Perspektive

Der Konflikt zwischen den USA und der EU und Trumps Plan, die Rohstoffe der Ukraine zu beschlagnahmen

Die Außenminister der USA und Russlands treffen sich heute in Saudi-Arabien zu Gesprächen über den Ukraine-Krieg und über die Wiederherstellung bilateraler Beziehungen. Mit dem Bemühen um „Frieden“ haben diese Gespräche nichts zu tun. Vielmehr sind sie ein weiterer Schritt in Richtung eines globalen Kriegs, der die Menschheit mit der nuklearen Vernichtung bedroht.

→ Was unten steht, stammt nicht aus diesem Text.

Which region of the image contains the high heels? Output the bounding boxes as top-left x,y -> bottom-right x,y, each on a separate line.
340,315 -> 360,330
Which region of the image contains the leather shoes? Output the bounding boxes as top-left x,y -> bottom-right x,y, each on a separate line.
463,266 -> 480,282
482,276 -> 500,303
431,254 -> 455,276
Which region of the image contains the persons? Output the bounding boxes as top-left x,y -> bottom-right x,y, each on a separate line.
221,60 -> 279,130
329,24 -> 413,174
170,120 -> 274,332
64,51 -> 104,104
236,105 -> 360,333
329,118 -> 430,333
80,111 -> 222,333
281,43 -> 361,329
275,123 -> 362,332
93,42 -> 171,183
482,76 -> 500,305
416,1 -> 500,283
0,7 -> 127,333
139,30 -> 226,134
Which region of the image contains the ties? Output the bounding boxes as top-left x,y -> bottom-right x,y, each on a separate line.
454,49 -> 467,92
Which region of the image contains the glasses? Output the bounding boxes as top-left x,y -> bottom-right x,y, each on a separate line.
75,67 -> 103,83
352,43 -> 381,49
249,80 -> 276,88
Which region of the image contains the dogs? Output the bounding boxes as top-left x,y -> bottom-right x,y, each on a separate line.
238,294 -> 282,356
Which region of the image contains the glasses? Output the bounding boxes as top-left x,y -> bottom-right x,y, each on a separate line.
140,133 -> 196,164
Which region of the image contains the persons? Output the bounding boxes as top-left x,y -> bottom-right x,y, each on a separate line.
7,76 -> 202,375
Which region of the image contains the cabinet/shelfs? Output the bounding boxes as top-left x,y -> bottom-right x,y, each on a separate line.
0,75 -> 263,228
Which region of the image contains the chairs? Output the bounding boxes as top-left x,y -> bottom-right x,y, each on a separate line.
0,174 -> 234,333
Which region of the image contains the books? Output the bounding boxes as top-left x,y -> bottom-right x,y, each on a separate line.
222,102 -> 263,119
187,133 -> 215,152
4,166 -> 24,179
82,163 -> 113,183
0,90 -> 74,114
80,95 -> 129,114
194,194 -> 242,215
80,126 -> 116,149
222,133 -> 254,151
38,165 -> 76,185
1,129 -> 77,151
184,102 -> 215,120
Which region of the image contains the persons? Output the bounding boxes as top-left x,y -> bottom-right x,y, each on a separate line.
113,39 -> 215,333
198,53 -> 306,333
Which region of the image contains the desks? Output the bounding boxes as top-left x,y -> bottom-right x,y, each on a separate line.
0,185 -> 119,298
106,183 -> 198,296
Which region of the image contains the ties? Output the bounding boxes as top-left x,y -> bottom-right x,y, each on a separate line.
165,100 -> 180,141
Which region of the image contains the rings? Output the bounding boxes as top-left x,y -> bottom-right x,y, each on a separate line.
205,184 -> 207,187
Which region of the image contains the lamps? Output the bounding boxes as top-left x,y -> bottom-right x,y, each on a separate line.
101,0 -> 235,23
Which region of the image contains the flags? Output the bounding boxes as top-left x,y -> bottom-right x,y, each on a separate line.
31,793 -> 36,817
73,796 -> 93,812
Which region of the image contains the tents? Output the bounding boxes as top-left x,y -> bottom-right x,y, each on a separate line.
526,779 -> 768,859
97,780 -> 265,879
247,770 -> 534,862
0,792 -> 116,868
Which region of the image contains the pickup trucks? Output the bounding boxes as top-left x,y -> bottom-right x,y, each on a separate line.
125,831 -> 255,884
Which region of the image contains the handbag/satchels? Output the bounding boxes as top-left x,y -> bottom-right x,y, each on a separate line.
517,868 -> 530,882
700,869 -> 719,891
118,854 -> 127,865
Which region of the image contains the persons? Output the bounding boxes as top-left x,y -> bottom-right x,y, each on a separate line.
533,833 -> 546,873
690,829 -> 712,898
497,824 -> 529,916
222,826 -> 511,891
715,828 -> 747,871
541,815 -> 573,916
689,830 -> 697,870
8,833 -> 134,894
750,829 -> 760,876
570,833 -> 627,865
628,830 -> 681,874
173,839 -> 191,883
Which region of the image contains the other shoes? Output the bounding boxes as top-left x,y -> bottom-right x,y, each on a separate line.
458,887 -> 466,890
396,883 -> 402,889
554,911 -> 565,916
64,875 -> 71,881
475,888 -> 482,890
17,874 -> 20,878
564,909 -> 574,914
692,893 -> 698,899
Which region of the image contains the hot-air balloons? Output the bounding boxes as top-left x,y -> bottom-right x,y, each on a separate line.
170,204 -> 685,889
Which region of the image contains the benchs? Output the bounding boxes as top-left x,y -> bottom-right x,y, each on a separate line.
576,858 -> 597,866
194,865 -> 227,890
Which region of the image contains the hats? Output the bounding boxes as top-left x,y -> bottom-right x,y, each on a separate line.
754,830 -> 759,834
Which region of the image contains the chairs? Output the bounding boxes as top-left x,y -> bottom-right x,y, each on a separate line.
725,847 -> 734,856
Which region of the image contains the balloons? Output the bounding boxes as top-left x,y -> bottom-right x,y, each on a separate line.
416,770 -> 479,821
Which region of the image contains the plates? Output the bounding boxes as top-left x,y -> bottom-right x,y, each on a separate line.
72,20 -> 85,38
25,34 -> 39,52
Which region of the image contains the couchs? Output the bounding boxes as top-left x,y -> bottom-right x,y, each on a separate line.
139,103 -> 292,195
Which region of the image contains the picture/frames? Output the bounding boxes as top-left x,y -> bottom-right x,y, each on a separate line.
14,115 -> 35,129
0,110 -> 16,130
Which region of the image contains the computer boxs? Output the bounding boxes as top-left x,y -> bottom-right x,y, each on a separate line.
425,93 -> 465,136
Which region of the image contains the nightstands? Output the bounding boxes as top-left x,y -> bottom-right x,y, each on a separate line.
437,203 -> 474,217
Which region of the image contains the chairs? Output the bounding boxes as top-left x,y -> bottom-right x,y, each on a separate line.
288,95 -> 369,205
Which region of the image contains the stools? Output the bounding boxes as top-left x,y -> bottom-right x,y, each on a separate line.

Präsident Donald Trump trifft sich mit dem ukrainischen Präsidenten Volodymyr Zelensky im Trump Tower, 27. September 2024, in New York. [AP Photo/Julia Demaree Nikhinson]

Die Trump-Administration hat letzte Woche gezeigt, worum es ihr wirklich geht, als sie Finanzminister Scott Bessent nach Kiew schickte, um Präsident Wolodymyr Selenskyj einen Deal vorzuschlagen: Die Ukraine überlässt den USA die Hälfte ihrer Seltenen Erden, Lithium- und Titanvorkommen im Wert von einer halben Billion Dollar als Gegenleistung für die bisherige und zukünftige Unterstützung der USA. Da ein Großteil dieser Rohstoffe auf russisch besetztem Gebiet liegt, braucht Trump dafür ein Abkommen mit Moskau.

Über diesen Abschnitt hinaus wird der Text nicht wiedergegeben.